Yüce, eserlerinde tasavvufu birleştirerek derin bir anlam katıyor ve "Tasavvuftaki ölümün renklerinden ilham alarak tablolar oluşturmayı planladım. İnsan ölmeden önce ölür anlayışını yansıttım" diyor.
Kemalpaşa Ümran Baradan Güzel Sanatlar Lisesi'nde Görsel Sanatlar Öğretmeni olarak görev yapan Mustafa Yüce, hiperrealizm hakkında şu bilgileri paylaşıyor: "Hiperrealist tarzda, fotoğraf objelerini birebir kopyalayarak ve onlara anlam yüklerek bir kompozisyon oluşturuyorum. Bu tarzda en önemli özellik, her detayın özenle işlenmesi. Işık, gölge ve renk tekniklerini kullanarak, izleyicinin fotoğrafın orijinalinden daha fazla detayı gözlemlemesini sağlıyorum. Üç boyutlu bir etki yaratmak, izleyicide bir hayranlık uyandırıyor."

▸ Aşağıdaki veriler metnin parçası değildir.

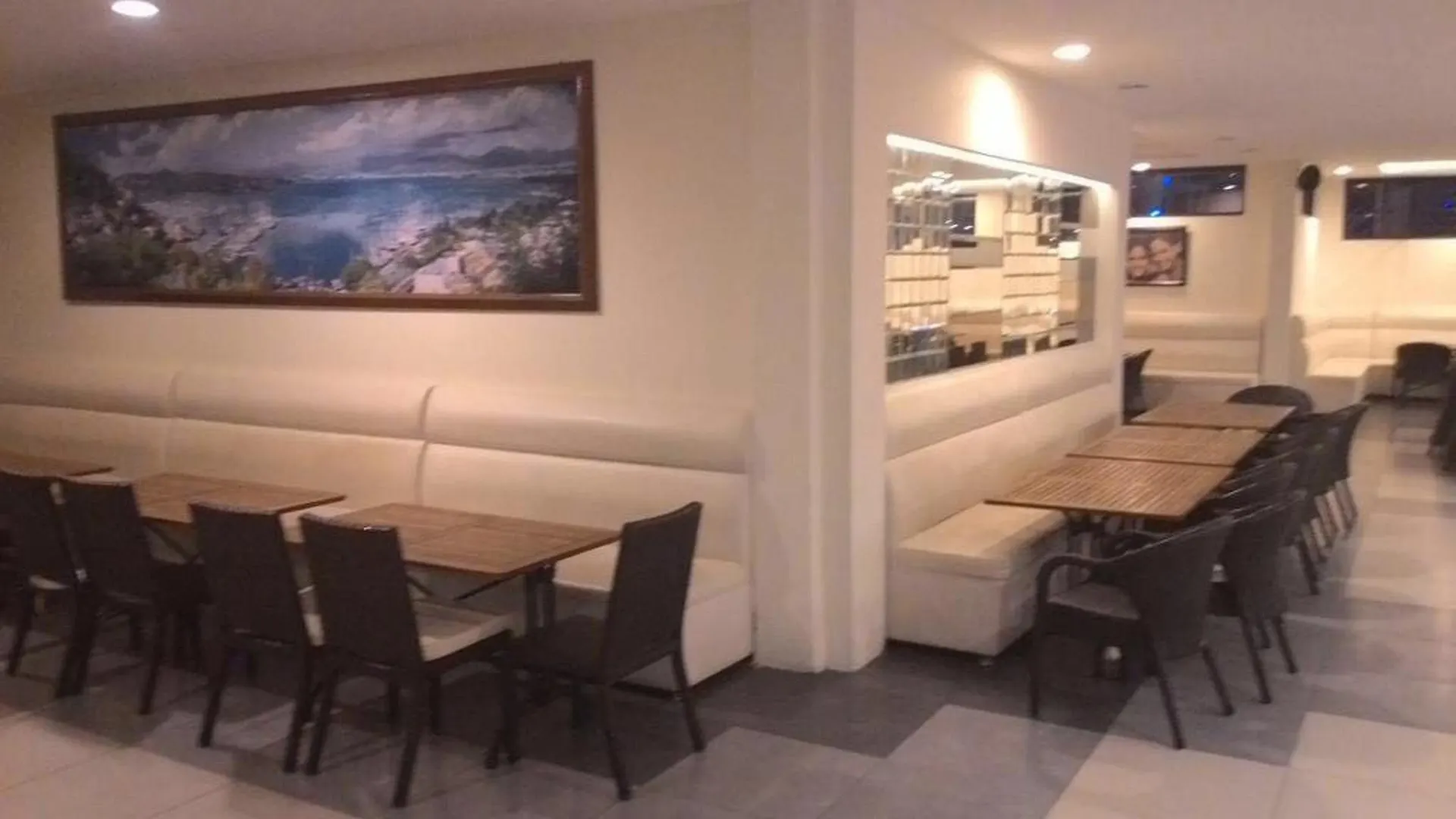 Nicholas Park Hotel Oludeniz Turkey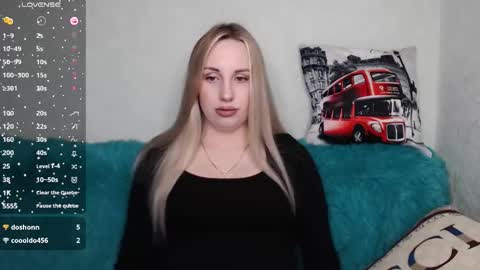 Snapshot of monika_luire chatting on 6, 10, 2025 Monika online show from 6, 10, 2025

"Ölümün renklerinden ilham aldım"
Yüce, eserlerinde tasavvufu işlemeyi de hedeflediğini belirtiyor ve şunları ekliyor: "Tasavvufta ölümün renklerinden ilham aldım. Kırmızı şehveti, beyaz iştahı, yeşil makamı ve şöhreti, siyah ise nefsi ve kibri öldürüp, insanlığın bir parçası olmayı anlatıyor. Şu anda bu konsept üzerinde çalışıyorum. Tasavvuf kültürü, evrensel ahlaki değerleri içeriyor ve ben de bunu tablolarımda işlemeye çalışıyorum."
Hiperrealist tarzın zorluklarını da vurgulayan Mustafa Yüce, bu tekniğin fazla kullanılmadığını ifade ediyor: "Çok fazla detay içerdiği için bu tarz uzun zaman alıyor ve çalışmaları muhafaza etmek de oldukça zor. Boyutlarına göre bir tabloyu tamamlamak 3 hafta ile 3 ay arasında sürebiliyor. Her bir çalışmada ışık-gölge teknikleri ve milyonlarca renk tonu kullanarak, izleyiciyi heyecanlandıran bir etki yaratıyorum. Öğrencilerim de bu tekniğe büyük saygı gösteriyor ve renk seçimlerimi örnek alarak eğitimlerinde kullanıyorlar."
Yüce, İzmir İl Milli Eğitim Müdürü Ömer Yahşi'ye de desteklerinden dolayı teşekkür ediyor.